Tennessee Senators Hope For A Breakthrough On Song Royalties By Year’s End

Mar 13, 2018
Originally published on March 12, 2018 5:56 pm

Supporters of a measure that would overhaul how songwriters get paid are still working to get it off the ground. The Music Modernization Act was unveiled in Congress late last year, but no action has been taken yet.

That's even though 14 senators have signed onto the measure as co-sponsors, including Utah's Orrin Hatch, a songwriter himself and the most senior member of the Senate. He's retiring this fall after four decades and says he wants to see royalty reform passed before then, but he concedes it's a tough deadline to meet.

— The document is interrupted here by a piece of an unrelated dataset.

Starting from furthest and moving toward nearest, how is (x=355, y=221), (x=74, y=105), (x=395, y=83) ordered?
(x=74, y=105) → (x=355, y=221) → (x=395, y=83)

"We'll see what we can do. It's going to take a lot of effort," Hatch said. "It's very difficult to find the time for newer types of legislation when you have the budget and all kinds of appropriation bills and other types of very difficult but important legislation as well. But we're going to do our best."

Hatch was in Nashville on Monday to receive an award from Nashville Songwriters Association International in recognition of his support for the Music Modernization Act. 

Tennessee Sens. Bob Corker and Lamar Alexander have also been major supporters. They say digital technology upended the system of paying song royalties, and the advent of streaming services has made it even more convoluted.

Companies like Spotify and Apple have generally interpreted the laws, some of which date back to the days of player pianos, in ways that minimize how much they owe. Musicians say that's made it hard for them to earn a living.

Corker says the rules for paying musicians are as complicated as anything he's come across as a businessman and senator — including missile defense and finance.

"I pride myself on knowing a little bit about business," Corker says. "But I do believe the music industry, and just how songwriters are paid, has got to be the most complicated thing I've ever seen."

Backers of the Music Modernization Act say the bill would simplify the royalty system. It would eliminate some of the transactional costs associated with paying royalties, an idea that theoretically should put more money in the pockets of the people who create music and the companies that play it.

But changes have been hard to make because there are so many interests — songwriters, performers, record labels, technology companies and good old-fashioned radio stations. Each would see their payments go up or down, depending on the final legislation.

Still, supporters of the Music Modernization Act hope to work out a deal that satisfies everyone by this summer. That would put them on track to pass the bill before Congress adjourns at the end of the year.